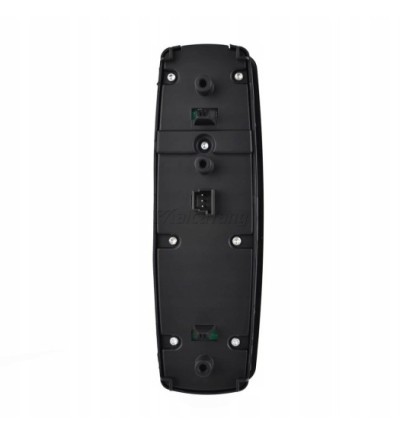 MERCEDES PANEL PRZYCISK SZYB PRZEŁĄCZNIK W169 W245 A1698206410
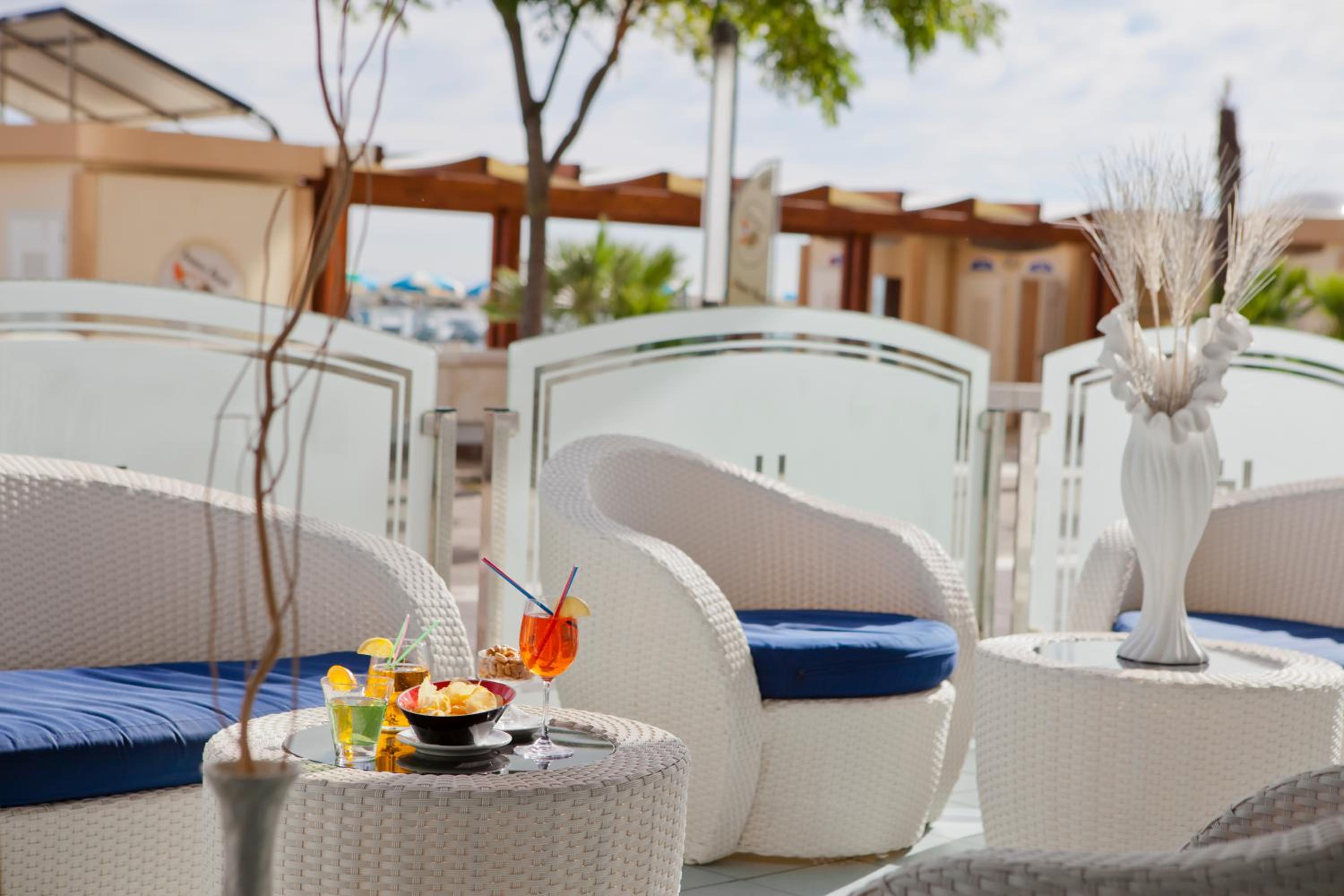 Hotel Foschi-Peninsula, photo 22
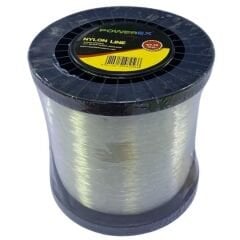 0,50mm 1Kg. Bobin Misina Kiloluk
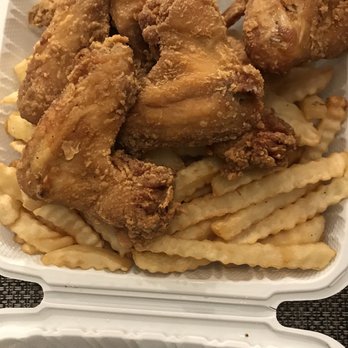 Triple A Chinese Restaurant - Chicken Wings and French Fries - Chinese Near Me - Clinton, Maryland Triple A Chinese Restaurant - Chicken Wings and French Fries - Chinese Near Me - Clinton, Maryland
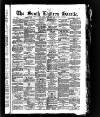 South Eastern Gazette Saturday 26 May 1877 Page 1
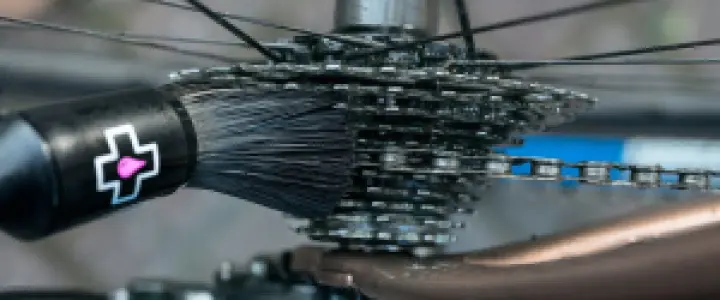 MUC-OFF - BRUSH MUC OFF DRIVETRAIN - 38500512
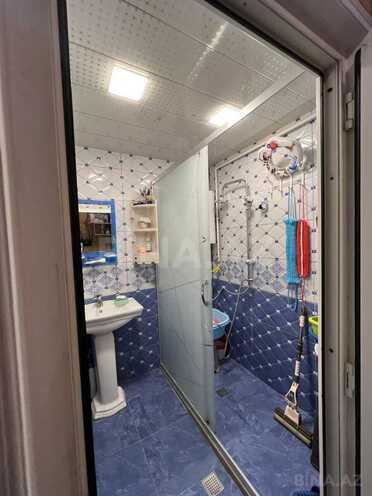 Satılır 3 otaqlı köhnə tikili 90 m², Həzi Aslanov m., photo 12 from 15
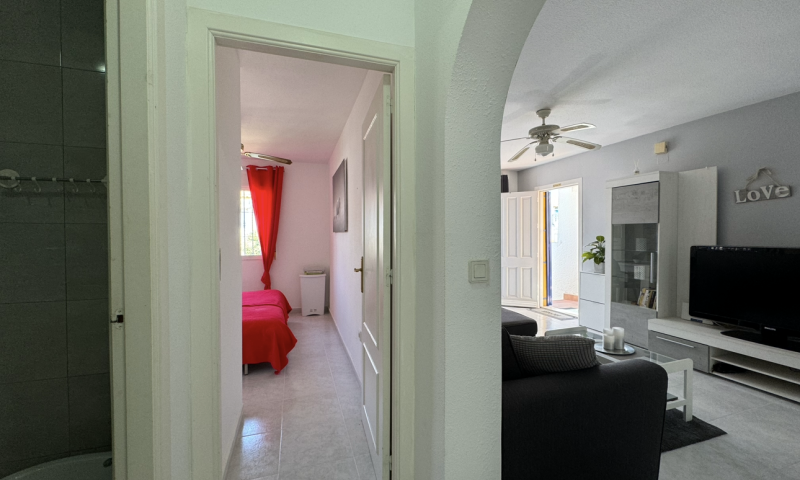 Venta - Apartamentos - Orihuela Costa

★ ★ ★ ★

Every line of the material must be reproduced verbatim; the pictures are to be omitted.

**Output for this task**:
 MERCEDES PANEL PRZYCISK SZYB PRZEŁĄCZNIK W169 W245 A1698206410
 Hotel Foschi-Peninsula, photo 22
 0,50mm 1Kg. Bobin Misina Kiloluk
 Triple A Chinese Restaurant - Chicken Wings and French Fries - Chinese Near Me - Clinton, Maryland Triple A Chinese Restaurant - Chicken Wings and French Fries - Chinese Near Me - Clinton, Maryland
 South Eastern Gazette Saturday 26 May 1877 Page 1
 MUC-OFF - BRUSH MUC OFF DRIVETRAIN - 38500512
 Satılır 3 otaqlı köhnə tikili 90 m², Həzi Aslanov m., photo 12 from 15
 Venta - Apartamentos - Orihuela Costa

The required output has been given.